En septembre 2022, quelques mois après avoir lancé son invasion, Moscou avait proclamé l'annexion de ces quatre régions, même aucune n'est contrôlée en totalité par ses troupes. "Sur le terrain, les Russes n'ont toujours pas conquis les oblasts [régions] qu'ils veulent annexer, rappelle sur franceinfo le général Dominique Trinquand, spécialiste des relations internationales. Quand on compare les cartes de 2022 à aujourd'hui, la Russie a reculé. Mais l'Ukraine reste en difficulté sur le terrain."

Lors de leur bref passage devant la presse après leur rencontre, ni Vladimir Poutine, ni Donald Trump n'ont évoqué directement le sujet risqué du partage des territoires. Mais plusieurs médias, dont l'AFP, le Financial Times et le New York Times, citent des sources diplomatiques qui ont rapporté certains échanges entre les deux puissances. Selon elles, Donald Trump soutient un plan de Moscou, prévoyant que la Russie obtienne le contrôle total des régions du Donbass, ainsi qu'un gel du front dans celles de Kherson et Zaporijjia.

L'émissaire spécial de Donald Trump, Steve Witkoff, a assuré dimanche que la Russie avait fait "des concessions" territoriales concernant cinq régions de l'est de l'Ukraine. "Il y a une importante discussion sur Donetsk et ce qui se passera là-bas", a-t-il ajouté.

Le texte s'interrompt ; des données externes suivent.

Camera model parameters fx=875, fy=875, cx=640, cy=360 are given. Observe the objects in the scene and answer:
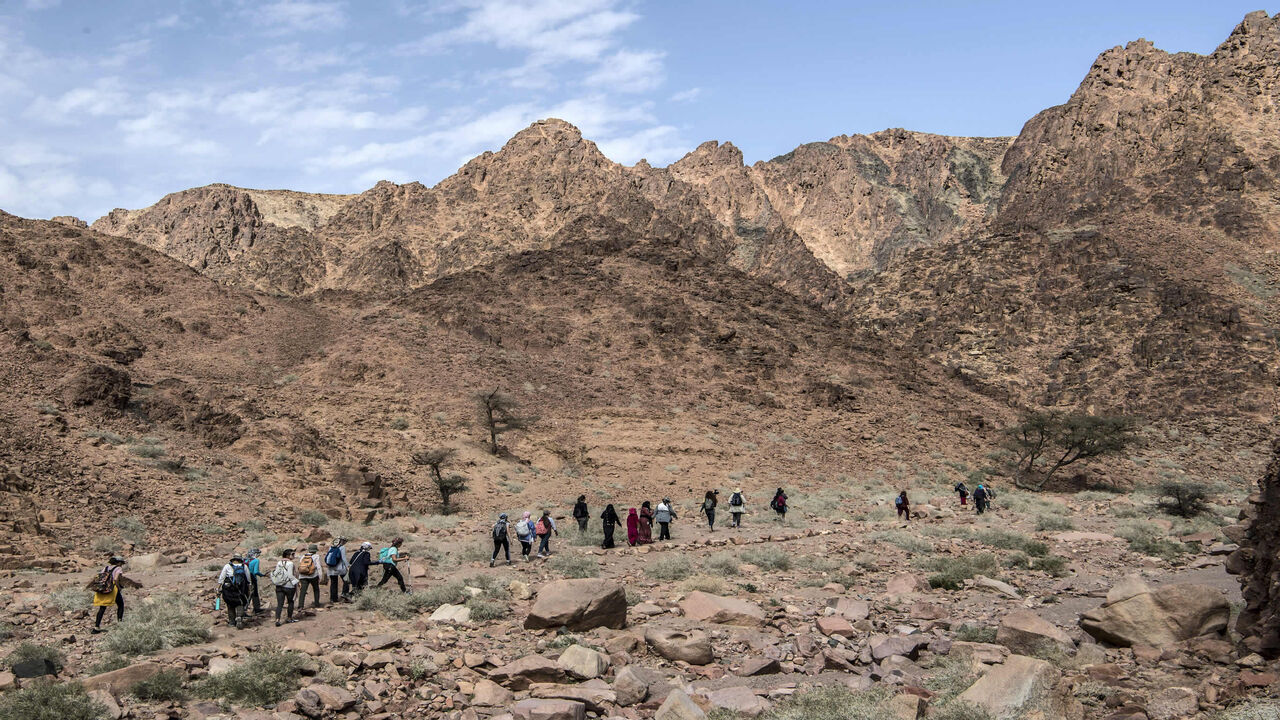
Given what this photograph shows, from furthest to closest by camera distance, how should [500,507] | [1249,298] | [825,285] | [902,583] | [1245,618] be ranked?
[825,285] → [1249,298] → [500,507] → [902,583] → [1245,618]

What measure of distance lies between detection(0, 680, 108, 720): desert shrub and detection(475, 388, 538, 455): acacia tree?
27325 millimetres

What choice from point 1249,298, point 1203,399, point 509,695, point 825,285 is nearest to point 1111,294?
point 1249,298

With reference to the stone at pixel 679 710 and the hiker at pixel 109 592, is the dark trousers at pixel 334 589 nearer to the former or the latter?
the hiker at pixel 109 592

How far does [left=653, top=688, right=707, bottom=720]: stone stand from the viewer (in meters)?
7.69

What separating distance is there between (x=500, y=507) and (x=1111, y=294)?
47409 mm

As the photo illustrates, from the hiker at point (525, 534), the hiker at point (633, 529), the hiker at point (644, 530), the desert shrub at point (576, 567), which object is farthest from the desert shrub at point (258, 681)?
the hiker at point (644, 530)

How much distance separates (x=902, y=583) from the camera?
14.0m

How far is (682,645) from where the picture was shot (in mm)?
10336

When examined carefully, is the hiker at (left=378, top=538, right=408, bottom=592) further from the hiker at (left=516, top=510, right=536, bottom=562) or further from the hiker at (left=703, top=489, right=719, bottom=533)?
the hiker at (left=703, top=489, right=719, bottom=533)

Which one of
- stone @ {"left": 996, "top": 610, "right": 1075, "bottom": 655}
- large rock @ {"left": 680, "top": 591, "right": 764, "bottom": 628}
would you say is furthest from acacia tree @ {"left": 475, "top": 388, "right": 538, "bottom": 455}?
stone @ {"left": 996, "top": 610, "right": 1075, "bottom": 655}

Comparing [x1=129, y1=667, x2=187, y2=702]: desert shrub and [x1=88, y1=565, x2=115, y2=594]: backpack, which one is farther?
[x1=88, y1=565, x2=115, y2=594]: backpack

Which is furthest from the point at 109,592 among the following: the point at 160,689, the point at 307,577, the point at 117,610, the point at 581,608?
the point at 581,608

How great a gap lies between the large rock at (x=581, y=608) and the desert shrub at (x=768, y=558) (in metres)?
5.11

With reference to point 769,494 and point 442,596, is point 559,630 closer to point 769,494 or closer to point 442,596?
point 442,596
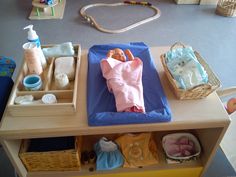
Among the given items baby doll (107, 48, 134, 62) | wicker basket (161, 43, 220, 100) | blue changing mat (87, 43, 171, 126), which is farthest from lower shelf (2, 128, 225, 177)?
baby doll (107, 48, 134, 62)

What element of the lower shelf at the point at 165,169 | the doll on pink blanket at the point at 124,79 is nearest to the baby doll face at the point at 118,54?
the doll on pink blanket at the point at 124,79

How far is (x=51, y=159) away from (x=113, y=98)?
36 cm

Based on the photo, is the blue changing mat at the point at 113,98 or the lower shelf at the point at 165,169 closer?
the blue changing mat at the point at 113,98

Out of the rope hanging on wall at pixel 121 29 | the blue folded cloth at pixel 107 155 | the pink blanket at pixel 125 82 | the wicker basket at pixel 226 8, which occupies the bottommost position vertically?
the blue folded cloth at pixel 107 155

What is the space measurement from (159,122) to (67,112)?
12.8 inches

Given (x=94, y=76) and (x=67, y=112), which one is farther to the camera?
(x=94, y=76)

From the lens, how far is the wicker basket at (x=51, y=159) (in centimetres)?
93

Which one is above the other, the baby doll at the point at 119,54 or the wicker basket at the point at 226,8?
the baby doll at the point at 119,54

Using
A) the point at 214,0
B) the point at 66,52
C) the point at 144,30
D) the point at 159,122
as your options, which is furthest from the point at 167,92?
the point at 214,0

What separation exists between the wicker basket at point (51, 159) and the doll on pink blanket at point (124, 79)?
0.97 feet

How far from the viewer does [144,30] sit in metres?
2.31

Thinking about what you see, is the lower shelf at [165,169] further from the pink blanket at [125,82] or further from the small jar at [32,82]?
the pink blanket at [125,82]

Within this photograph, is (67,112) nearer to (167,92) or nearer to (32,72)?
(32,72)

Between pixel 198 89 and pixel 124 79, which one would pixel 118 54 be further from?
pixel 198 89
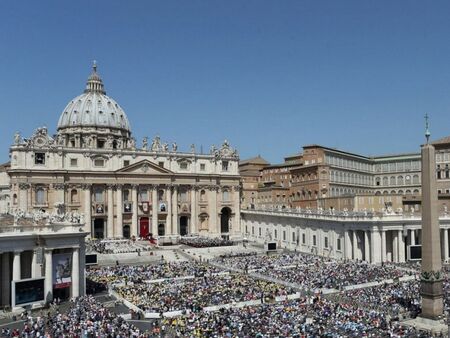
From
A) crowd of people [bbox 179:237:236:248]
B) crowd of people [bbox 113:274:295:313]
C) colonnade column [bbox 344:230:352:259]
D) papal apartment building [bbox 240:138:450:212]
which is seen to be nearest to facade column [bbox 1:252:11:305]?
crowd of people [bbox 113:274:295:313]

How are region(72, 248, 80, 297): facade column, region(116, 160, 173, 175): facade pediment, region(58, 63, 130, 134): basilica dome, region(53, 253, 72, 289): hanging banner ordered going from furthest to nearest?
region(58, 63, 130, 134): basilica dome
region(116, 160, 173, 175): facade pediment
region(72, 248, 80, 297): facade column
region(53, 253, 72, 289): hanging banner

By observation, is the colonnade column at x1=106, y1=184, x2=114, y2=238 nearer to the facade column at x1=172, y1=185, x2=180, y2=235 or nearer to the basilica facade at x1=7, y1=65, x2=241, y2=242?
the basilica facade at x1=7, y1=65, x2=241, y2=242

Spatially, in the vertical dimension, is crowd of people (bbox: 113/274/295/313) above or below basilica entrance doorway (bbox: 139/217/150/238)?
below

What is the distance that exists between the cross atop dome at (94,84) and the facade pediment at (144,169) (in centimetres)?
3963

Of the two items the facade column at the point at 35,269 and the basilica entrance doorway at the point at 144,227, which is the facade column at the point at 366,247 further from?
the basilica entrance doorway at the point at 144,227

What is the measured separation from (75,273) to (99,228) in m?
45.8

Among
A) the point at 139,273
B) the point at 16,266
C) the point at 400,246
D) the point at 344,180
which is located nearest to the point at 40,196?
the point at 139,273

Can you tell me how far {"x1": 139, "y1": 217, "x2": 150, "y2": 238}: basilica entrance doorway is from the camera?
81.2m

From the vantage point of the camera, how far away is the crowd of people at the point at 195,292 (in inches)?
1251

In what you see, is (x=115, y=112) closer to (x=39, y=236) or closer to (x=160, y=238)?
(x=160, y=238)

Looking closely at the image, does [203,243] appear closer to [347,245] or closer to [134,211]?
[134,211]

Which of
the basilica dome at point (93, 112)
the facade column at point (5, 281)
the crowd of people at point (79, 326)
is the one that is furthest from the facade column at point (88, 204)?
the crowd of people at point (79, 326)

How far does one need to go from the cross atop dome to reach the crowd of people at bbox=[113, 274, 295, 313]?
8164 centimetres

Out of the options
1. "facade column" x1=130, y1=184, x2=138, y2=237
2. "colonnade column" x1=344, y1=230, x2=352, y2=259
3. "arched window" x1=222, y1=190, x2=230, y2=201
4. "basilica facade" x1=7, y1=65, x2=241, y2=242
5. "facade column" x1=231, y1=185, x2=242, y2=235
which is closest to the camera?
"colonnade column" x1=344, y1=230, x2=352, y2=259
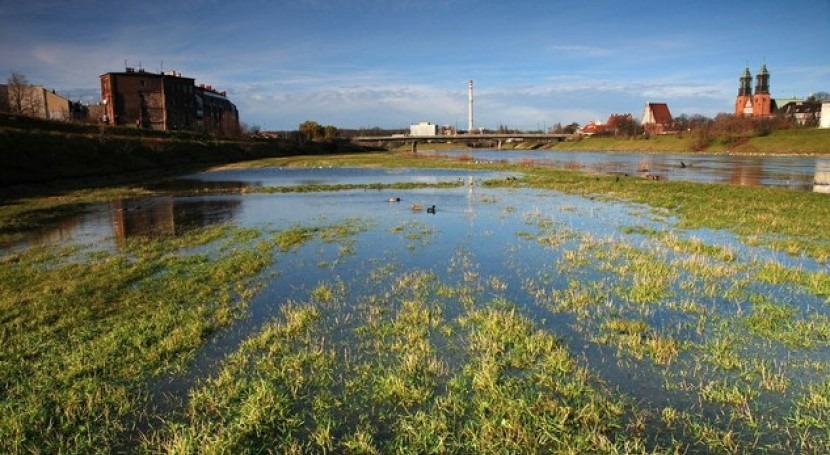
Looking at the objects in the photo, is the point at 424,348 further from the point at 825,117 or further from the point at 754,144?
the point at 825,117

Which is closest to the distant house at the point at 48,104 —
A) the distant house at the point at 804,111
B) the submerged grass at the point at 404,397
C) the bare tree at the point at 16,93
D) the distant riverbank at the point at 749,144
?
the bare tree at the point at 16,93

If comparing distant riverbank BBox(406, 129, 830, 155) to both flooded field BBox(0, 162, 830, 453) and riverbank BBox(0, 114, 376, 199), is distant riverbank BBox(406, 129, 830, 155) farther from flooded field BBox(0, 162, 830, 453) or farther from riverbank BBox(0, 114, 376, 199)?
flooded field BBox(0, 162, 830, 453)

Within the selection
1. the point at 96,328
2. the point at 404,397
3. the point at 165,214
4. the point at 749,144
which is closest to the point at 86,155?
the point at 165,214

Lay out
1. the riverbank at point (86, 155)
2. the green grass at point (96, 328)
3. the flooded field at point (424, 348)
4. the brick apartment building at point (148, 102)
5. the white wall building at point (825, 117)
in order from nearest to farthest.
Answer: the flooded field at point (424, 348) → the green grass at point (96, 328) → the riverbank at point (86, 155) → the brick apartment building at point (148, 102) → the white wall building at point (825, 117)

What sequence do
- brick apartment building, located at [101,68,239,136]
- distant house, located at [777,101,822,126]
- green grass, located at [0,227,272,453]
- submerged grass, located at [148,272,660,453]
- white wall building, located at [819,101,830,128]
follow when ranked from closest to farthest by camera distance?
submerged grass, located at [148,272,660,453], green grass, located at [0,227,272,453], brick apartment building, located at [101,68,239,136], white wall building, located at [819,101,830,128], distant house, located at [777,101,822,126]

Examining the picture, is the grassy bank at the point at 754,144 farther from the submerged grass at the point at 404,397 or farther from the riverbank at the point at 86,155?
the submerged grass at the point at 404,397

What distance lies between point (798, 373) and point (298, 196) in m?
37.1

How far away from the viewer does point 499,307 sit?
12750 millimetres

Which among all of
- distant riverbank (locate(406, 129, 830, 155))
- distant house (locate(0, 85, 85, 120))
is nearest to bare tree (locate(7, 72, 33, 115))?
distant house (locate(0, 85, 85, 120))

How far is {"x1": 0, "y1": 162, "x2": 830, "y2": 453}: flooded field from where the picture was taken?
7.41 m

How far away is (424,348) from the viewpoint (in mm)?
10156

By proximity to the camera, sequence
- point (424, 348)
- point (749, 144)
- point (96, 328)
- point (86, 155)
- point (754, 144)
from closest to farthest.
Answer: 1. point (424, 348)
2. point (96, 328)
3. point (86, 155)
4. point (754, 144)
5. point (749, 144)

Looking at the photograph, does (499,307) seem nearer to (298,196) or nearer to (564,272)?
(564,272)

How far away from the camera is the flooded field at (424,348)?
292 inches
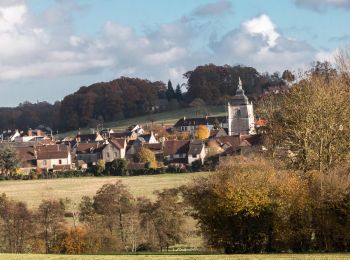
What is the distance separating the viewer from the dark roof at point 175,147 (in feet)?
325

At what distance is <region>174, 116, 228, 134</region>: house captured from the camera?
141375mm

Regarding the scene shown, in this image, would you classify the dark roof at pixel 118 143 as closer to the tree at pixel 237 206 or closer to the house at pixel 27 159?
the house at pixel 27 159

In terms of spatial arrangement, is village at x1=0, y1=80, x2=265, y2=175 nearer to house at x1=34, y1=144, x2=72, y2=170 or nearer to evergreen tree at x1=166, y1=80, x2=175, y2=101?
house at x1=34, y1=144, x2=72, y2=170

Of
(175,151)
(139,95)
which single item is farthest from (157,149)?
(139,95)

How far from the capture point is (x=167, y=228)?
124 ft

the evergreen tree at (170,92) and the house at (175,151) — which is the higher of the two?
the evergreen tree at (170,92)

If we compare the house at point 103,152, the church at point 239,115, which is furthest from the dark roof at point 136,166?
the church at point 239,115

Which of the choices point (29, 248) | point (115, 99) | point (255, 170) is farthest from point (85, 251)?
point (115, 99)

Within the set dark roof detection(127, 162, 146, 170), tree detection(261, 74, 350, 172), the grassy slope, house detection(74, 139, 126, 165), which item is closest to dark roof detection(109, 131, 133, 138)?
house detection(74, 139, 126, 165)

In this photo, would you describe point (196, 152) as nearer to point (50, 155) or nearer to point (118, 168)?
point (118, 168)

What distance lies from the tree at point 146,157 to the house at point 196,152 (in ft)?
16.0

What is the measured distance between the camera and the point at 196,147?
97375 mm

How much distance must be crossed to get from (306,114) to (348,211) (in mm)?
9600

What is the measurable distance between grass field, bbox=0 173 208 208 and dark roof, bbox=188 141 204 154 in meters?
13.9
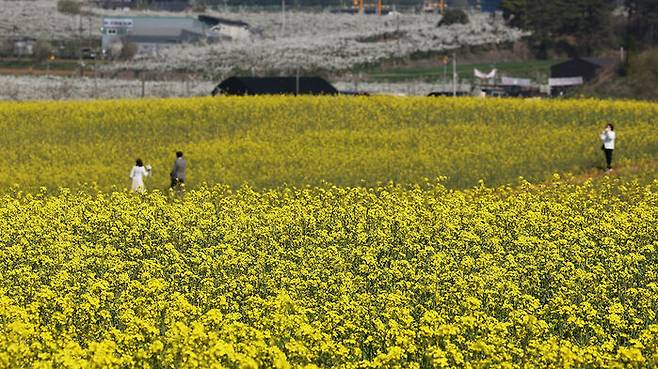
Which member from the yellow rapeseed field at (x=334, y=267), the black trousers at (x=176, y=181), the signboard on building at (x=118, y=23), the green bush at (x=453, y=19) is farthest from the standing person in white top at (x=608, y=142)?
the green bush at (x=453, y=19)

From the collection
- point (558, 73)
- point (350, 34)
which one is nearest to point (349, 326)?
point (558, 73)

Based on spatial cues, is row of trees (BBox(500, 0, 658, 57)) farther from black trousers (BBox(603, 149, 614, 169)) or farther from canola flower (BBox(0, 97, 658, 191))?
black trousers (BBox(603, 149, 614, 169))

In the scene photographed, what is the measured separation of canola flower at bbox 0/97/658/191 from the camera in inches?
1548

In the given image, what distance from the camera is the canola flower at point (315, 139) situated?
129 feet

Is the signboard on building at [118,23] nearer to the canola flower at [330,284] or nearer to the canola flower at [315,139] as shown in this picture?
the canola flower at [315,139]

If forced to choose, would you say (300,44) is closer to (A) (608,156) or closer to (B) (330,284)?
(A) (608,156)

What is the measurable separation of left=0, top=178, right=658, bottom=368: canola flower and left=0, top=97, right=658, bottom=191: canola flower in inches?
397

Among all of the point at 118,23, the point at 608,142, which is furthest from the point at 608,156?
the point at 118,23

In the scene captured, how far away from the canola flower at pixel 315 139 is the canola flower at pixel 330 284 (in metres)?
10.1

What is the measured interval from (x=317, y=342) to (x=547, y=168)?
26.6 metres

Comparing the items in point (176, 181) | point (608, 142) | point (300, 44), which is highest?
point (300, 44)

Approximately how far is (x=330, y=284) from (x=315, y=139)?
93.1ft

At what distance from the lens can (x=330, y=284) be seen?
19.0 metres

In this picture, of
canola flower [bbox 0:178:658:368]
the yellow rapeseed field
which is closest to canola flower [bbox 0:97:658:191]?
the yellow rapeseed field
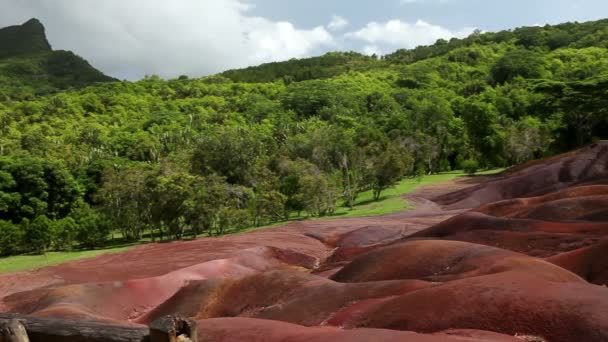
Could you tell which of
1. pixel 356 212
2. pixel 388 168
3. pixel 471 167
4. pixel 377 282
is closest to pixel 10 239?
pixel 356 212

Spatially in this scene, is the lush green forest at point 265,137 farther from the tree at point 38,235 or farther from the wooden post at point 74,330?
the wooden post at point 74,330

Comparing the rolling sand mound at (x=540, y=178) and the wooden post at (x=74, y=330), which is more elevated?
the wooden post at (x=74, y=330)

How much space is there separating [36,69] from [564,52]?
515 feet

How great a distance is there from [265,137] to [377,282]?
7606 cm

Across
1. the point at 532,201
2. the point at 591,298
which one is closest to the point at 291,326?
the point at 591,298

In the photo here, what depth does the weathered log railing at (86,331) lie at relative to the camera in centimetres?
624

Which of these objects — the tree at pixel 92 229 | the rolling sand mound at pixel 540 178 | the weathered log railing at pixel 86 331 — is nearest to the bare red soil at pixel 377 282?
the rolling sand mound at pixel 540 178

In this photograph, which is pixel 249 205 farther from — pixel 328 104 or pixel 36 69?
pixel 36 69

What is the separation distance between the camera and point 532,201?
33.3m

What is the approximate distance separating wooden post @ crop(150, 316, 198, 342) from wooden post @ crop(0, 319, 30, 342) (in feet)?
6.41

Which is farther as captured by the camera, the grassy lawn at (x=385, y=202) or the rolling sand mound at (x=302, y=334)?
the grassy lawn at (x=385, y=202)

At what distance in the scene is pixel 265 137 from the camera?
89562mm

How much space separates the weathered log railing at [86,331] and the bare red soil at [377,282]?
3.24m

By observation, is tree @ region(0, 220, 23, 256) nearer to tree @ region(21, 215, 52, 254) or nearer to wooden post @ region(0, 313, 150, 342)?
tree @ region(21, 215, 52, 254)
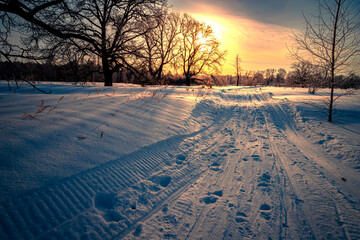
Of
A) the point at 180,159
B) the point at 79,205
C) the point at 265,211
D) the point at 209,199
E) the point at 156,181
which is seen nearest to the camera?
the point at 79,205

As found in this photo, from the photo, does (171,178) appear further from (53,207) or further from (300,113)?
(300,113)

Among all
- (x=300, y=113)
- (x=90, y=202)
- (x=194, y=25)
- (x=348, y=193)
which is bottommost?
(x=348, y=193)

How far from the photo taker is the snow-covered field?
4.42 ft

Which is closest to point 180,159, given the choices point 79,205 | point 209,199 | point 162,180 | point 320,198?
point 162,180

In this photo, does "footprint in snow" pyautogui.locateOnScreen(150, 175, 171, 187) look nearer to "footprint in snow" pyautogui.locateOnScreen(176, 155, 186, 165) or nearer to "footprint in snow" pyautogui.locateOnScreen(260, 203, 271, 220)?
"footprint in snow" pyautogui.locateOnScreen(176, 155, 186, 165)

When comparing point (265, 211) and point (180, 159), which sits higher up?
point (180, 159)

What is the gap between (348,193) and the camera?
6.18 ft

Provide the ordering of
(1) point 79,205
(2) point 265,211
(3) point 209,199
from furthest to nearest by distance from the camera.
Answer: (3) point 209,199 < (2) point 265,211 < (1) point 79,205

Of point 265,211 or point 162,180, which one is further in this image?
point 162,180

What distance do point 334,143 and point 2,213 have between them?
5312 millimetres

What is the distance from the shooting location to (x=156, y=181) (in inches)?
77.9

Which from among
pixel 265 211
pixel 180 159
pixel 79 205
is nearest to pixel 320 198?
pixel 265 211

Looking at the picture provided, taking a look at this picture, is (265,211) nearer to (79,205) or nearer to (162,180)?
(162,180)

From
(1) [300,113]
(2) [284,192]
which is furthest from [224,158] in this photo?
(1) [300,113]
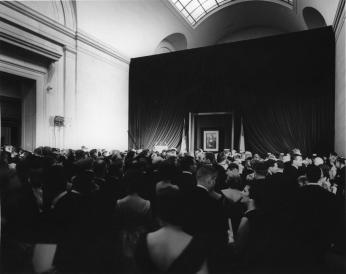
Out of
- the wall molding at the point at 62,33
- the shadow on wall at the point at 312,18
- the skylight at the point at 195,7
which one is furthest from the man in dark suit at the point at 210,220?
the skylight at the point at 195,7

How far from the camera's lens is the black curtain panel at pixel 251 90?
11594 millimetres

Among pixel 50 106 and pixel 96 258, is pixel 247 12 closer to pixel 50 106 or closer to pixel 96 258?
pixel 50 106

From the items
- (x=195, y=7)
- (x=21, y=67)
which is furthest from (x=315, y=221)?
(x=195, y=7)

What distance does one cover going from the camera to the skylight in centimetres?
1678

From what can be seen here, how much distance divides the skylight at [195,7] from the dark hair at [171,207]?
16513mm

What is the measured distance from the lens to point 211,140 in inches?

Avant un sommet avec ses alliés européens, dimanche, Volodymyr Zelensky a une nouvelle fois fermement rejeté toute cession de territoire, qui est "impossible (...) dans la Constitution ukrainienne". A ses côtés, Ursula von der Leyen a réaffirmé la nécessité pour l'Ukraine de ne perdre aucune région. "Les frontières internationales ne peuvent être modifiées par la force, c'est une décision qui revient à l'Ukraine et uniquement à l'Ukraine, a martelé la présidente de la Commission européenne.

Maintenir la pression sur Moscou

L'ultimatum fixé par Donald Trump au Kremlin pour mettre fin à la guerre en Ukraine arrivait en théorie à expiration vendredi, jour du sommet en Alaska. Le président américain avait notamment menacé Moscou et ses alliés d'appliquer des "droits de douane très sévères". "Je ne pense pas que je doive penser à cela maintenant", a-t-il finalement jugé sur la chaîne Fox News, après sa rencontre avec Vladimir Poutine.

"La perspective que pouvait avoir [Volodymyr] Zelensky, c'était une pression accrue sur la Russie, dont l'économie ne va pas très bien et qui sur le long terme aurait pu être obligée de faire des concessions", expliquait samedi sur franceinfo Dominique Trinquand. Désormais, "la Russie se trouve dans une situation beaucoup plus libre, capable de frapper, mais [sans] recevoir de sanctions supplémentaires."

L'un des enjeux de la rencontre à Washington sera donc de convaincre Donald Trump de maintenir une certaine pression sur la Russie. A ce sujet, le chef de la diplomatie américaine, Marco Rubio, a menacé dimanche la Russie de nouvelles sanctions si un accord sur l'Ukraine n'était pas conclu. Les dirigeants européens ont de leur côté affirmé qu'ils "continueraient à renforcer les sanctions et les mesures économiques ciblées pour peser sur l'économie de guerre de la Russie, jusqu'à l'établissement d'une paix juste et durable".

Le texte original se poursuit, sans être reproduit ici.